→ **Soal Latihan a**
Jawablah pertanyaan berikut berdasarkan teks tentang kebahagiaan dan rezeki.
(i) Benda berwujud apa yang dijadikan contoh untuk melegitimasi kebahagiaan seseorang?
(ii) Dengan melakukan apa kita akan semakin mawas diri?
(iii) Ibadah apa yang membuat seseorang bahagia karena bisa konsisten melakukannya?

→ **Bagian Dokumen**
=-=-=-=-=

Dalam proses memaknai kehidupan, kita sering kali dipertemukan dengan target-target untuk mencapai kebahagiaan. Ketercapaian sebuah kebahagiaan adalah sebuah nikmat yang kita yakini mampu meningkatkan standar dan derajat hidup kita, baik di hadapan orang lain dan di hadapan Allah SWT.
Kita tentu menginginkan standar hidup yang layak dan memperoleh kebahagiaan dunia dengan mendapatkan achievement yang mampu mendongkrak taraf kehidupan kita. Hal tersebut tentu dapat dicapai dengan kesungguhan dan ketulusan hati bagaimana kita berjuang untuk memperolehnya.
Mendapatkan kenikmatan bahagia adalah sebuah rezeki yang harus senantiasa kita syukuri atas nikmat yang diberikan tersebut. Dengan mensyukurinya, kita akan semakin mawas diri dan memahami apa saja yang kita butuhkan dengan tetap tawakal serta memaknai arti kebahagiaan dan rezeki yang datang pada kita.
Rezeki pada dasarnya tidak hanya seputar harta benda yang dapat dilihat secara wujud. Ada banyak hal di dunia ini yang dapat kita maknai sebagai sebuah rezeki dari karunia Allah SWT. Namun, tidak dipungkiri, bahwa untuk melegitimasi kebahagiaan seseorang biasanya dibuktikan dengan suatu hal yang berwujud dan bermateri, seperti kepemilikan kendaraan bermotor misalnya.
Atas dasar tersebut, standar kebahagiaan seseorang di mata masyarakat menjadi suatu hal yang harus dibuktikan dengan sebuah wujud secara nyata. Tapi di sisi lain, hal tersebut bukan suatu hal yang harus dibenarkan, karena kebahagiaan atas rezeki setiap orang itu berbeda-beda tergantung bagaimana diri kita memaknainya.
Ada berbagai cara memaknai sebuah kebahagiaan. Ada yang memaknainya bahwa rezeki itu adalah keberadaan pangan, misal ; bisa makan enak setiap hari adalah sebuah nikmat tiada kira, ada pula seseorang yang Bahagia karena bisa konsisten shalat jamaah di masjid, ada pula yang harus membeli barang mewah atau liburan ke luar negeri setiap tahun baru merasa bahagia. Kita tentu tidak bisa menyamaratakan arti kebahagiaan setiap orang dan harus menyadari atas kemampuan dan rezeki kita masing-masing.

=-=-=-=-=

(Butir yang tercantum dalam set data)

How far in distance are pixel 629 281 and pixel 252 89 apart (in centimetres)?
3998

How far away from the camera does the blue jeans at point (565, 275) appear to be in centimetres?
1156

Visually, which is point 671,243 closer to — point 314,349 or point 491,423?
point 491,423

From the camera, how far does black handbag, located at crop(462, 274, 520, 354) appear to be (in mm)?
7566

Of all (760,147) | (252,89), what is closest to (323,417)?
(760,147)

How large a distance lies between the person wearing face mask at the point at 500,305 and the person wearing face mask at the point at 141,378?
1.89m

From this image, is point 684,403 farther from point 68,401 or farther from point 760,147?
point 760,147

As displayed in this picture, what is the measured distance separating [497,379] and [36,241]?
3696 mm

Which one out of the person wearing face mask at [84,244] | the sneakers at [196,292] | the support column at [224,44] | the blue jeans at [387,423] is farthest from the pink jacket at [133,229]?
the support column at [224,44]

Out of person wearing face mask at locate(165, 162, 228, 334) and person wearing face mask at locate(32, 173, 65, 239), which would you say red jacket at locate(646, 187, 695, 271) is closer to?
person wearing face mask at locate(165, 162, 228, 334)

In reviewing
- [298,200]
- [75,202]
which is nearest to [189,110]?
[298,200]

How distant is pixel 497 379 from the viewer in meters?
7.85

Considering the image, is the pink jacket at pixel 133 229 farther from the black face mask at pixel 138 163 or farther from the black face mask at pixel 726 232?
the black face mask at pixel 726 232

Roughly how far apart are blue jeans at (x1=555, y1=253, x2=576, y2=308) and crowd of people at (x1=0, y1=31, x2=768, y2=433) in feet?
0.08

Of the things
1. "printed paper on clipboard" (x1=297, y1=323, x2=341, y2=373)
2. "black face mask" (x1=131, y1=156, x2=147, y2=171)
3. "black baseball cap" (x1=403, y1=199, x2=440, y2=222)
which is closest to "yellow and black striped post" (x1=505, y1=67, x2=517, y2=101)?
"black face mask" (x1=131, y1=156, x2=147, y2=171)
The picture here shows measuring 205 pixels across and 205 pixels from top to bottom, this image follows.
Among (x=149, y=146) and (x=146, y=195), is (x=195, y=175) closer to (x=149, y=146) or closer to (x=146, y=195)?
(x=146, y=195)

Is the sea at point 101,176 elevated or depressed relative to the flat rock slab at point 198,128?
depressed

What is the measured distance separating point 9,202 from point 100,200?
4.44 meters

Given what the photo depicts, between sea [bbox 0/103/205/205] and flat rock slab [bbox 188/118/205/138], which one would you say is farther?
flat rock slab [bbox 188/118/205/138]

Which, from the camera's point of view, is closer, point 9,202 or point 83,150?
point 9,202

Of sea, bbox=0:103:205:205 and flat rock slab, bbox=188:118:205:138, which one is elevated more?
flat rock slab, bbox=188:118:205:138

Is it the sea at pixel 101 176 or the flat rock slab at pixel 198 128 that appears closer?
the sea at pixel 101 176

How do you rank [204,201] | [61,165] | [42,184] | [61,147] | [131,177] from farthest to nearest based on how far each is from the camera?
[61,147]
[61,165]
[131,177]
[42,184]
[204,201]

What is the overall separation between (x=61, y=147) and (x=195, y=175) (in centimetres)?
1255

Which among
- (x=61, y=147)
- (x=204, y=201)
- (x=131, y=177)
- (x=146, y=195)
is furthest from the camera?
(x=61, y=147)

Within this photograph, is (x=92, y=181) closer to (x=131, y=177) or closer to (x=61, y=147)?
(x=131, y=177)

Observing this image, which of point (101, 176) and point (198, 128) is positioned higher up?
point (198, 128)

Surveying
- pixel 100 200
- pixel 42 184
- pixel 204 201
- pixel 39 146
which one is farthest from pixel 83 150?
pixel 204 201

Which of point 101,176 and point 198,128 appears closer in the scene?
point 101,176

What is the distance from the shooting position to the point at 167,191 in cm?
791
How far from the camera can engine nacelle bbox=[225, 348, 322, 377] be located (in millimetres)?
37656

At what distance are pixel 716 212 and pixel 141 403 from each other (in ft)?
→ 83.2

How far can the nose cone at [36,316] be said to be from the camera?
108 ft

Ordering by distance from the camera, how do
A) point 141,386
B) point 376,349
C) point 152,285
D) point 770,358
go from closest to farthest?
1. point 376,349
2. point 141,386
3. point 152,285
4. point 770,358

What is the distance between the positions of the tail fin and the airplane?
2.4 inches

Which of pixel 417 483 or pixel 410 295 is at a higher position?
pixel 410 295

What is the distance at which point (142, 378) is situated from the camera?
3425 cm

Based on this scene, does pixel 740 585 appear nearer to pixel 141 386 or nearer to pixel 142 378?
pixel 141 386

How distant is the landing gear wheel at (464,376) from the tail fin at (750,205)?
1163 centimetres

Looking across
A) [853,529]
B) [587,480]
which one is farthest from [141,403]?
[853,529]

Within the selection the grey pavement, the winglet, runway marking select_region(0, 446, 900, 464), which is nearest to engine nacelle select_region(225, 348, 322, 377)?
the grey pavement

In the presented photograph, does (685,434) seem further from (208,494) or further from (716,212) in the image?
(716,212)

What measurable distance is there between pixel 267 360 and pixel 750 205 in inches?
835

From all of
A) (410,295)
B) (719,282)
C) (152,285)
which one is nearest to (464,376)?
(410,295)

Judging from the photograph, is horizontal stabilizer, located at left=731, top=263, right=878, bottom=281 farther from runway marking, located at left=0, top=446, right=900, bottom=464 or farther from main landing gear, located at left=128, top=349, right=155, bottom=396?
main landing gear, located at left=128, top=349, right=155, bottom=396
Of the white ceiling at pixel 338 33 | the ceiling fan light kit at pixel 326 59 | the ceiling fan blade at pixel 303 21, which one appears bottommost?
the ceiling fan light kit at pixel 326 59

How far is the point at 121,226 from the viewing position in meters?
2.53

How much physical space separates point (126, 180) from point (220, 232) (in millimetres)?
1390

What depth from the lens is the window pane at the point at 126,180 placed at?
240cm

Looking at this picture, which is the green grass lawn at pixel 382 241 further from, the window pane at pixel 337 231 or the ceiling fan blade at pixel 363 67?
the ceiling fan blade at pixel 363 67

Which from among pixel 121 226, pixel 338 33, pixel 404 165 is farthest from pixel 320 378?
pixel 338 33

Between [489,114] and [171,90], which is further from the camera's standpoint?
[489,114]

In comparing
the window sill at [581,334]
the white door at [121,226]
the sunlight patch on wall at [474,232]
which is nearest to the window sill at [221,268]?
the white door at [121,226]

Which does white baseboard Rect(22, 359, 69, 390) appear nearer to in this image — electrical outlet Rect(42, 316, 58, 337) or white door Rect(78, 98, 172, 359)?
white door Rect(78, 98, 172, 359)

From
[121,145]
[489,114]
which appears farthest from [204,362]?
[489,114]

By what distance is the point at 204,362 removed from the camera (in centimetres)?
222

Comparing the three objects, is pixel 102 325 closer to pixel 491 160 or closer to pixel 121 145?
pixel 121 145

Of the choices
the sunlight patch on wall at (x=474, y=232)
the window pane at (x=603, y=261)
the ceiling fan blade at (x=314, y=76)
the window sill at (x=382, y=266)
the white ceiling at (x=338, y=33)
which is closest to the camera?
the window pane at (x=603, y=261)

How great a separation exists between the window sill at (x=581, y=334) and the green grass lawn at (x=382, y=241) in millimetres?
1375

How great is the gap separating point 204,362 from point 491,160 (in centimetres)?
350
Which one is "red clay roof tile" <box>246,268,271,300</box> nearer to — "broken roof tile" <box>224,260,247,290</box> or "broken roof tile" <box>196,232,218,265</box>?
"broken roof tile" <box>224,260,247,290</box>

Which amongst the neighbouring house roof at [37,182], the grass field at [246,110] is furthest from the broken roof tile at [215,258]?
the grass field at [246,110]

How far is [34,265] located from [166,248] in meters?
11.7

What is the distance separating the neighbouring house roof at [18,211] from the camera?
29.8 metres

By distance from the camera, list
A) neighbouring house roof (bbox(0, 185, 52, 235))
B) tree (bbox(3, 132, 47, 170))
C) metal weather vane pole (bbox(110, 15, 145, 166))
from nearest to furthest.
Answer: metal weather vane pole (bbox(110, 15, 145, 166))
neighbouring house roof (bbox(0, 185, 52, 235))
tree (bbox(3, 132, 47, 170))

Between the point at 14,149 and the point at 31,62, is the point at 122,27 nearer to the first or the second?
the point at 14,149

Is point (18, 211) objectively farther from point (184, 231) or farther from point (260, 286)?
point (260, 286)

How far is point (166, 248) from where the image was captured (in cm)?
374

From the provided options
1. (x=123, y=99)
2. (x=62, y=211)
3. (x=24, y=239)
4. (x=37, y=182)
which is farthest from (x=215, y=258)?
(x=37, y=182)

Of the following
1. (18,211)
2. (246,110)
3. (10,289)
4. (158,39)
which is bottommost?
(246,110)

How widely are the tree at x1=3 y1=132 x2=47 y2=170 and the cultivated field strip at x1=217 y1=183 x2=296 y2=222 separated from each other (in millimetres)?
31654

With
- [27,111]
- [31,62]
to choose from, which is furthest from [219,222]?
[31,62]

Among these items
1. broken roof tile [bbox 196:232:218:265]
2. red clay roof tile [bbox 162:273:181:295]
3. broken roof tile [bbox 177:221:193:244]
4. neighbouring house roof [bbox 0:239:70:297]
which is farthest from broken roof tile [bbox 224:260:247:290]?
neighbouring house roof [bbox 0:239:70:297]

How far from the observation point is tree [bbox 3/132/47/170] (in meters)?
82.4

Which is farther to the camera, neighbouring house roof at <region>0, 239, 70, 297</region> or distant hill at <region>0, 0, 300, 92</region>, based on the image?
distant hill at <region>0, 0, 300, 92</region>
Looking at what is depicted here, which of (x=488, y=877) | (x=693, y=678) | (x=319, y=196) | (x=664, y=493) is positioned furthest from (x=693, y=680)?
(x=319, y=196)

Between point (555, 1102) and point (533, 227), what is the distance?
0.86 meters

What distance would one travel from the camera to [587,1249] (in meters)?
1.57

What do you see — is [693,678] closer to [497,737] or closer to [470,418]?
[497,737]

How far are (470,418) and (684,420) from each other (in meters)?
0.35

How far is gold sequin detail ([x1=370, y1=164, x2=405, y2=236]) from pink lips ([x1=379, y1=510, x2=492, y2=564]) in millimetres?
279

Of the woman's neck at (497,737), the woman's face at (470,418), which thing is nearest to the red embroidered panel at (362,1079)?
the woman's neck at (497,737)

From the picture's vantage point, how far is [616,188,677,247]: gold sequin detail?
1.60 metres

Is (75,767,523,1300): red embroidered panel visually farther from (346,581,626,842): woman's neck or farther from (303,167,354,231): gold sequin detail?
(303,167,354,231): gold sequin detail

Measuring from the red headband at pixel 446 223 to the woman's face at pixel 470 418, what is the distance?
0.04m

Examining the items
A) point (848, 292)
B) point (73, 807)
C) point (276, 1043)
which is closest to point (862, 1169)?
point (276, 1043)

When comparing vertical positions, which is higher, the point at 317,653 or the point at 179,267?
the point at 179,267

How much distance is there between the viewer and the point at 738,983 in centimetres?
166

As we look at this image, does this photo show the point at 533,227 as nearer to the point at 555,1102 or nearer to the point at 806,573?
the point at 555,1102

=-=-=-=-=

→ **Soal Latihan b**
Berapa baris dalam daftar yang memuat kata "across"? Sebutkan angkanya saja.

→ **Jawaban Soal a**
(i) Kepemilikan kendaraan bermotor.
(ii) Dengan mensyukuri nikmat kebahagiaan yang diberikan.
(iii) Shalat jamaah di masjid.

→ **Jawaban Soal b**
2